Everything is set up on the Allure TestOps side globally, but for the project we need to link the environment from CI to these global labels. In Settings → Environment we need to create custom fields:
- J_BROWSER linked to the global Browser variable
- J_HOST to linked Host
- J_BRANCH linked to Branch
From this moment on, Allure will recognize these variables in test results and provide this information to the Launches. If we run the tests again, Allure TestOps launch area will show the variables used in the Launch:
As we close the launch and go to the Jobs section, we’ll see the job created in Jenkins. We need to pull the default variables and their values from CI to this job, just update from the build server:
To run a whole build job on the CI side, we select “Run” in the Jobs tab. And if we want to provide some alternative environment to run, we create a set of environment variables:
There is also an option to define two or more sets of parameters. All of them will be run on Jenkins side and provide the test results for these environments. As well, you may easily change the set of tests to be executed by selecting specific groups or tests. The build job will just run with all the setting on “Submit”.

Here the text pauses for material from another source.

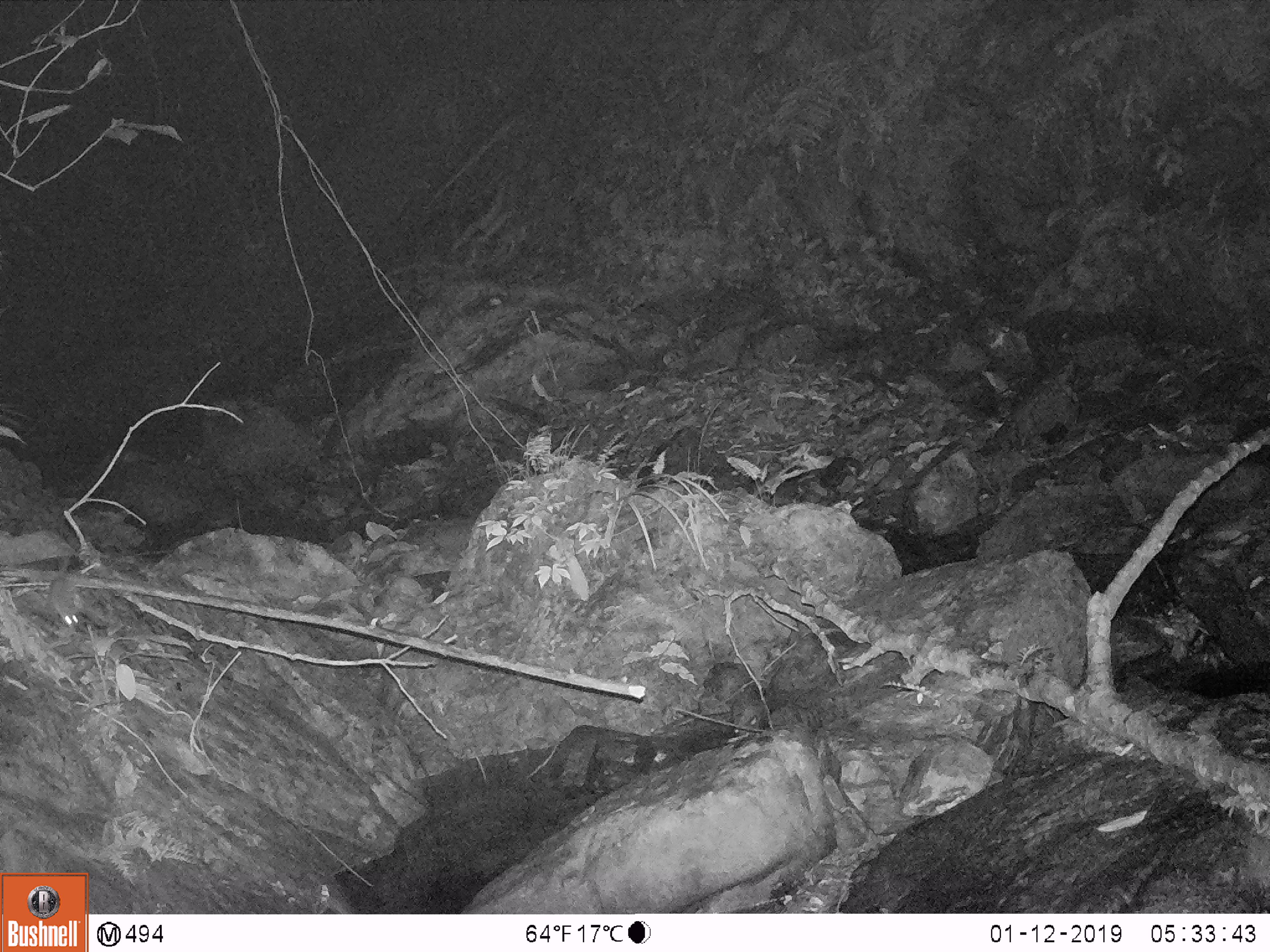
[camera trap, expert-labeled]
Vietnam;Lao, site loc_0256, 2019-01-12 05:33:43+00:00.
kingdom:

So Allure feeds the environment information to CI and then CI will provide this environment information to the tests and tests will be running on different environments.
So, the most common case for running tests is “run all tests and see what happens”, right? Let’s take a look at how it works with Allure TestOps.

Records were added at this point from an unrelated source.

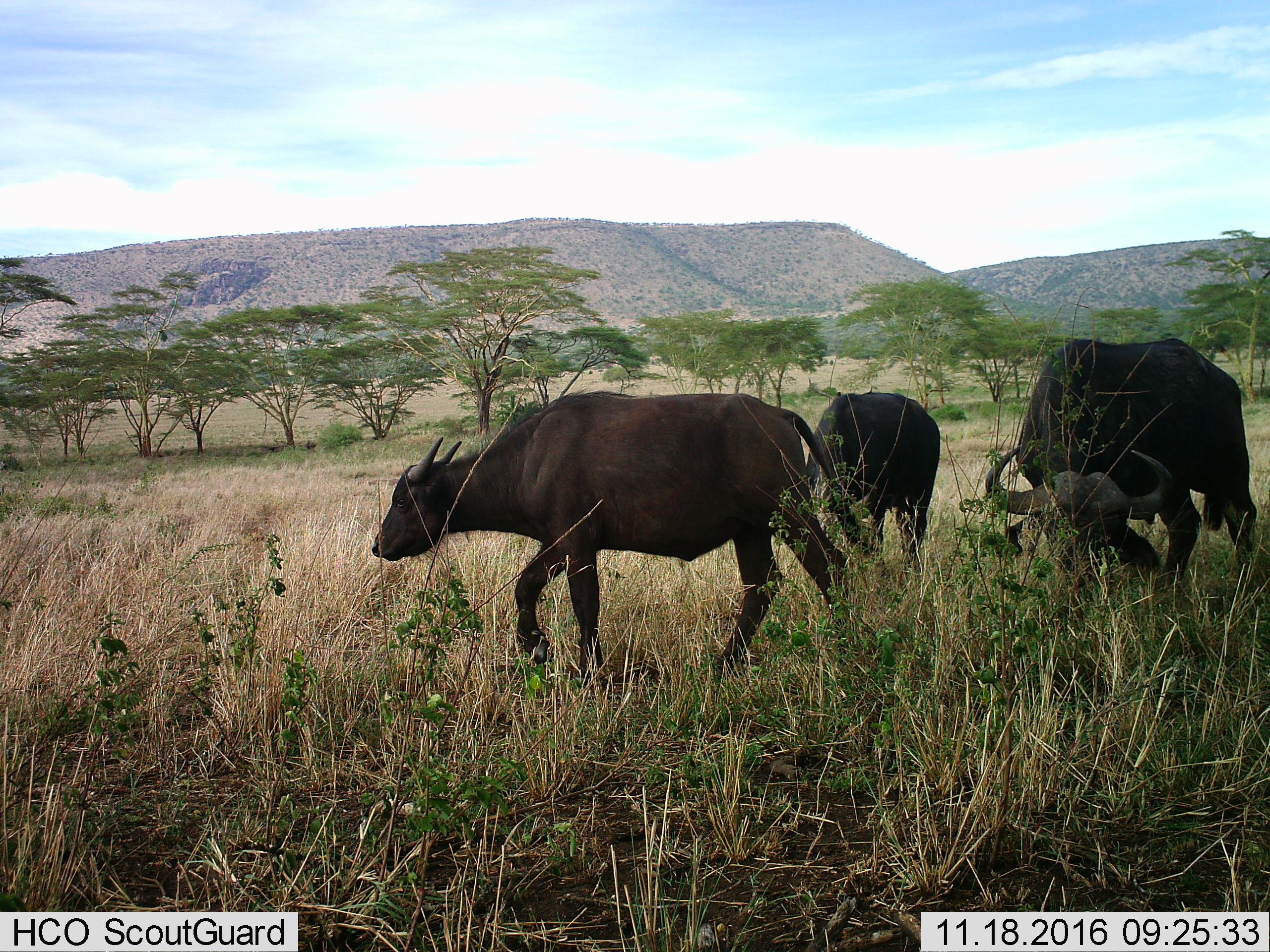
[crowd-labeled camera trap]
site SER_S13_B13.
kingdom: Animalia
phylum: Chordata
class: Mammalia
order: Artiodactyla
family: Bovidae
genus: Syncerus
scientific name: Syncerus caffer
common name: african buffalo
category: buffalo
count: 3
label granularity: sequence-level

Just go to the Test Cases tab, select all the tests, and click “Run” in bulk actions.
After that, we have a one-window run setup: launch name, tags, and environment configuration. Submit. Our job starts on Jenkins!

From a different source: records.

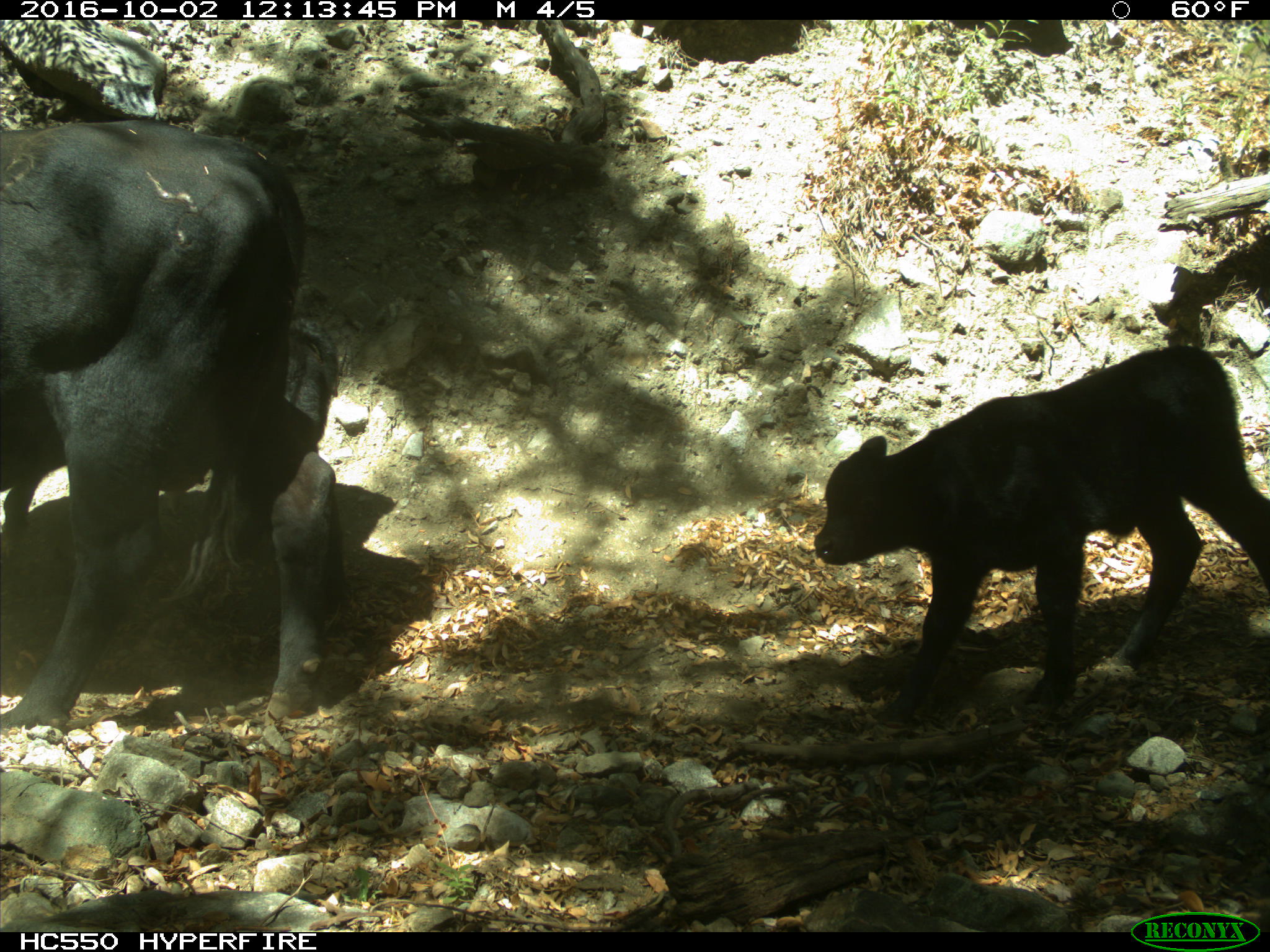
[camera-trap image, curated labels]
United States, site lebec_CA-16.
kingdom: Animalia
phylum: Chordata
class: Mammalia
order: Artiodactyla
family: Bovidae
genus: Bos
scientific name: Bos taurus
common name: domestic cow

Another common case is running a set of tests, aimed at a specific microservice, component, or an API. With Allure TestOps, we just check the tests (or a group of them) to run via UI, click “Run”, and configure the run:
After that, Jenkins will trigger a new build job with the specified set of tests. You can see that environment information provided by Allure is stored here and we run just several tests.
All the test results will be transformed into test cases documentation and will be in just one test case. If the launch is closed, test cases will be updated accordingly.
Rerun failed tests / Flaky detection
So, the tests are executed, right? And the first thing we get are results. Quite often, they are not all-green. And in many cases, we might want to know if the fail signals an actual fail or is just a randomly red one. Let’s check it out!
A good way to test a test (pun intended) for flakiness without long investigations is to rerun it. Select the failing tests with a filter and rerun it in the open Launch. This action creates another launch with the same configuration. Results of it will be stored in the Retries tab.
So, at this point, you get failed tests executed again, and if some of them get green – it’s up to you to decide if you want to quarantine (mute) them, leave them be, or create a Defect (LINK) and keep an eye on the issue.
And unresolved test cases moved to Retries and we can check the Retries.
Test Plans: Create and Run
Another big story in the test execution process is creating suites that are regularly run on specific conditions and triggers. It can be any sort of filtering and combination: a set of API tests for a microservice, or UI tests for a component.
To show the way Test Plans work in Allure TestOps, let’s take smoke tests, as an example. First of all, we need to get all the smoke tests done with a tag filter.
To create a set of tests, select all the filtered tests and “Create test plan” in Bulk actions. We will name it, surprise-surprise, “smoke tests”! Now, in Test plans you can see “smoke tests”.
Execution works in a single Run button, the same as with other test runs. The magic here is in the “Sync test cases” button that will add all the new tests with the Smoke tag to the plan and will run them in the future.
On Run, Allure TestOps will initiate a job with smoke tests only, providing the necessary scope for the team to investigate.